[Stored data entries]
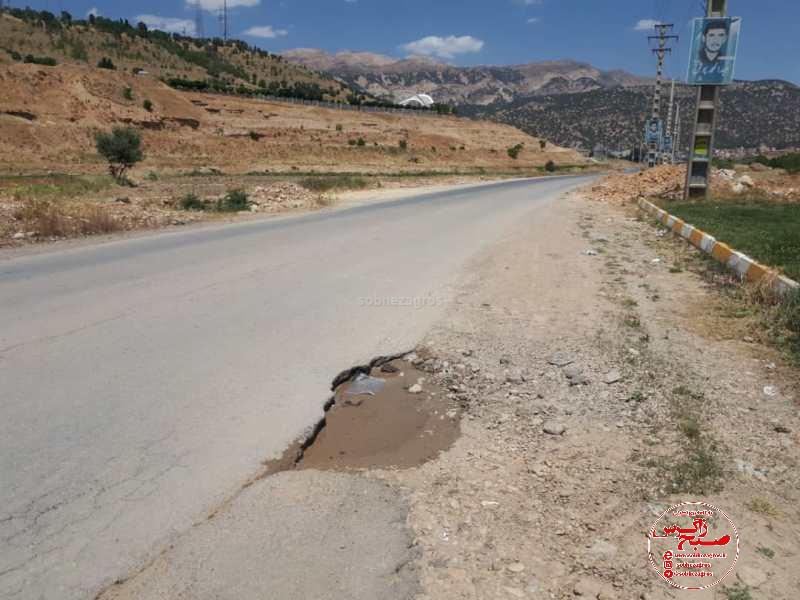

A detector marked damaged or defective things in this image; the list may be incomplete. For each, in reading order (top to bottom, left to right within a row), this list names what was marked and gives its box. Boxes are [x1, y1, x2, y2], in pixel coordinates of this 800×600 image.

cracked asphalt [0, 177, 588, 600]
large pothole [266, 352, 460, 474]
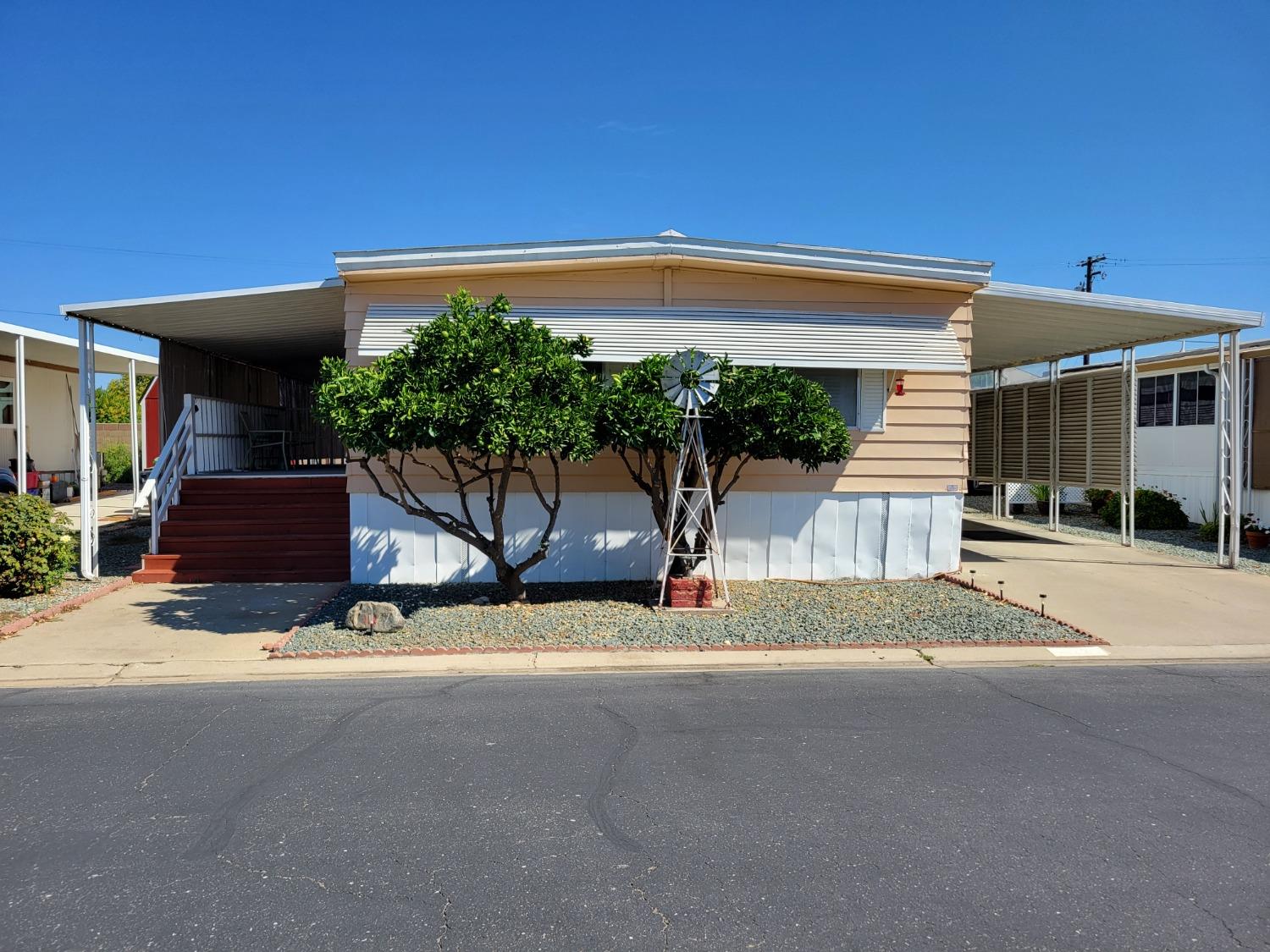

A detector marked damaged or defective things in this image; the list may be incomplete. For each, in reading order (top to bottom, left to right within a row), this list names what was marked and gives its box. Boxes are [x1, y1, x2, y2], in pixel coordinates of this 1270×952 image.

crack in asphalt [137, 706, 237, 792]
crack in asphalt [180, 701, 386, 863]
crack in asphalt [587, 706, 645, 853]
crack in asphalt [955, 665, 1270, 817]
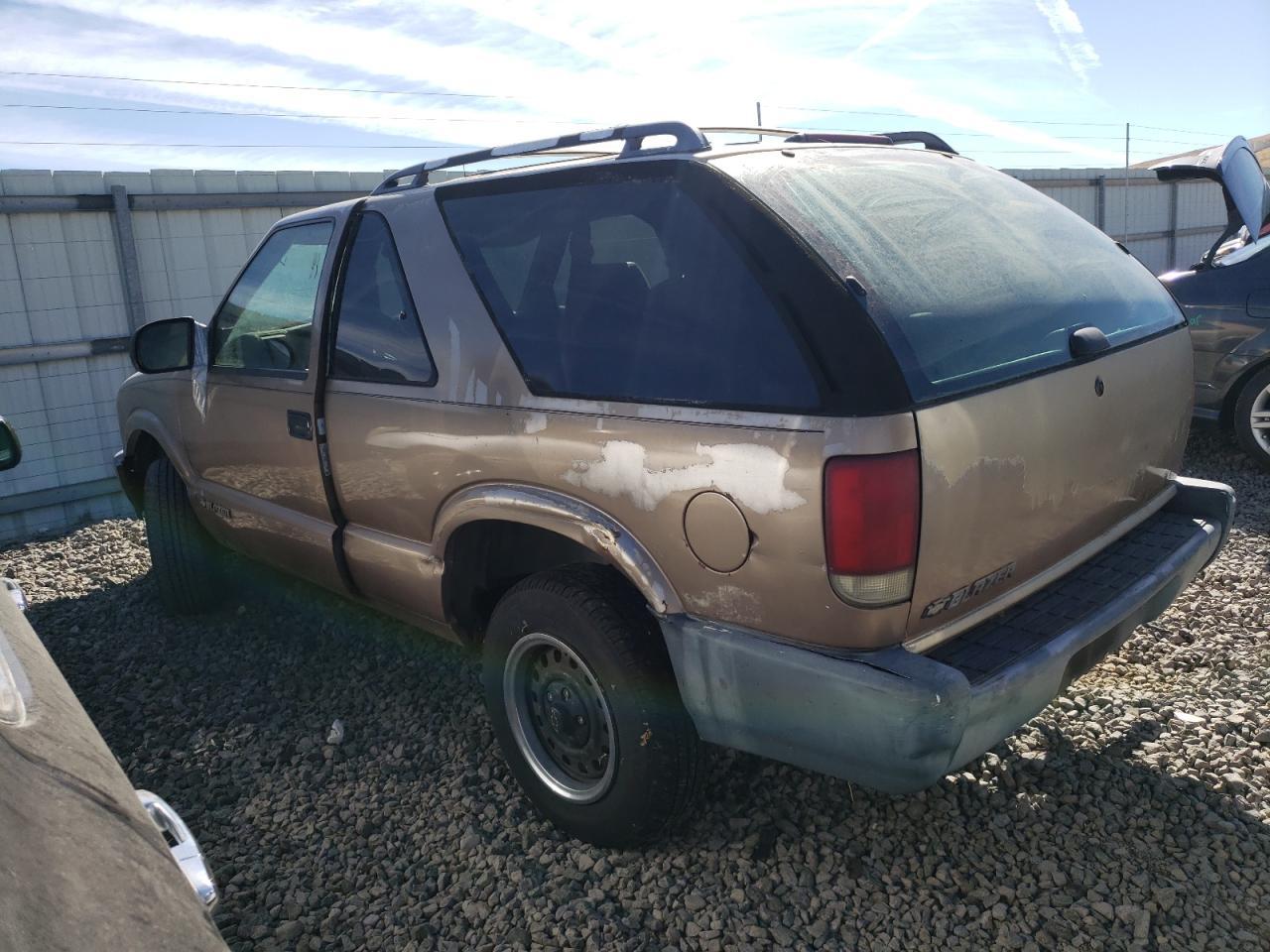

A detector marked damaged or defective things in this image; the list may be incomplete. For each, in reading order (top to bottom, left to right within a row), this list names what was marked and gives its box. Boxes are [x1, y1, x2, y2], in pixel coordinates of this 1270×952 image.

peeling paint [564, 438, 802, 512]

## Your objective
Word for word, restate the records shown above, minus the pictures.

## Task solution
A detector marked damaged or defective things in this image; the list may be incomplete. For each, in reading order (top to bottom, left to right within a row), this list names what was marked and gives its box. Boxes are [x1, y1, x2, y2], in pixel coordinates of this 800×600 image.

cracked asphalt [0, 177, 588, 600]
large pothole [266, 352, 460, 474]

A detector marked damaged or defective things in this image; the list may be incomplete. For each, in reading order (top to bottom, left to right within a row), this list names what was marked and gives its box. Boxes are [x1, y1, x2, y2], in pixel coordinates of this 1270×952 image.

crack in asphalt [137, 706, 237, 792]
crack in asphalt [180, 701, 386, 863]
crack in asphalt [587, 706, 645, 853]
crack in asphalt [955, 665, 1270, 817]

A detector marked damaged or defective things in this image; the list may be incomplete. For each, in reading order (top to bottom, left to right within a row), this list names what was marked and gives its box. Boxes are [x1, y1, x2, y2], in pixel coordinates of this 1270×952 image.

peeling paint [564, 438, 802, 512]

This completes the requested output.